Deloitte Access Economics partner Chris Richardson said Australia has kept growing, despite a number of hurdles.
"Don't forget that China's had a substantial slowdown, that things like iron ore prices and coal prices are well below where they were," he observed.
"That combination means that some of the huge construction jobs in mining - they're drawing to a close.
"That's a pretty tricky backdrop and against that backdrop, Australia's actually done very well."
China stimulus 'not a permanent solution'
The report suggested the rout in commodity prices and softening economic conditions in China would remain the biggest challenges for the domestic economy in the short term.
Mr Richardson said a number of emerging and developed economies would continue to struggle amid the fallout from China's economic evolution.
"It's throwing stimulus money at its slowdown and that's not a permanent solution," he said.
"It's transition will continue to be a challenge for Australia, and although things like iron ore prices are higher than they were, they're not high enough to generate that next round of mining construction projects in Australia."

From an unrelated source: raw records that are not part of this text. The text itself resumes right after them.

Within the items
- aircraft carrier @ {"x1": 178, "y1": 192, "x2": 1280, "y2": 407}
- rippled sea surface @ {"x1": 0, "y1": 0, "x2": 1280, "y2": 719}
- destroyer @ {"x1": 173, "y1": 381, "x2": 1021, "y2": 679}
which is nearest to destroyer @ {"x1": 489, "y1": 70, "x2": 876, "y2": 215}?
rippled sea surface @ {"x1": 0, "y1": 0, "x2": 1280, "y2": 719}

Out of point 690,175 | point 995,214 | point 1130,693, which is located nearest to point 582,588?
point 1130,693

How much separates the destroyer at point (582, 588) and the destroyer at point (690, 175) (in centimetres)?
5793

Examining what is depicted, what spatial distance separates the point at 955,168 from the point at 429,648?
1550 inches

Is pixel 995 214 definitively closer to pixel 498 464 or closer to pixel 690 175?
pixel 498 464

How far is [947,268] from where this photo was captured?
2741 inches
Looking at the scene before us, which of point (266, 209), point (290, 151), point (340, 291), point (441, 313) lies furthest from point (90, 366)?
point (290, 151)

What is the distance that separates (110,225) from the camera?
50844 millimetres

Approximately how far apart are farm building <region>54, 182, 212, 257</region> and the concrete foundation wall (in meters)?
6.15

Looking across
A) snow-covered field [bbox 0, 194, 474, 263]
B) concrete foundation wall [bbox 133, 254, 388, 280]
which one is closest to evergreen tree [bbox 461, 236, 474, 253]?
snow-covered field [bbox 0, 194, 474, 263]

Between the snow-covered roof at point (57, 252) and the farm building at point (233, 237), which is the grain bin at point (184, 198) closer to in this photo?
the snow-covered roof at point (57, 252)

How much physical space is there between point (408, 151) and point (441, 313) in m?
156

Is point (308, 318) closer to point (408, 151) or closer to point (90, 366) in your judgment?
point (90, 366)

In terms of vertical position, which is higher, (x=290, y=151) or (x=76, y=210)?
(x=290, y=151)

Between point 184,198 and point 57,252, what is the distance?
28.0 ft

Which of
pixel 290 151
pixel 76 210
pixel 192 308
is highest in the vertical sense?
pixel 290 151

Low rates to continue with 'global inflation taking a siesta'
The outlook also said that, with no sign of inflationary pressures on the horizon, Australian interest rates were set to remain low for a long time.
The report stated that, "in a world where there is too much capacity and too little demand, global inflation is taking a siesta".
It also noted that the domestic economy was struggling to adjust to the biggest pay cut the world has ever delivered, via slumping commodity prices.
Add to that the fact that housing prices are now so stretched, particularly in Sydney, and the report suggested the Reserve Bank would need to take a gentle approach to any interest rate rises.
Mr Richardson said all of those things meant the cash rate was likely to stay at the historically low level of 2 per cent, well into next year.
"You absolutely wouldn't say that there was a particular case to expect Australian interest rates to rise any time soon," he said.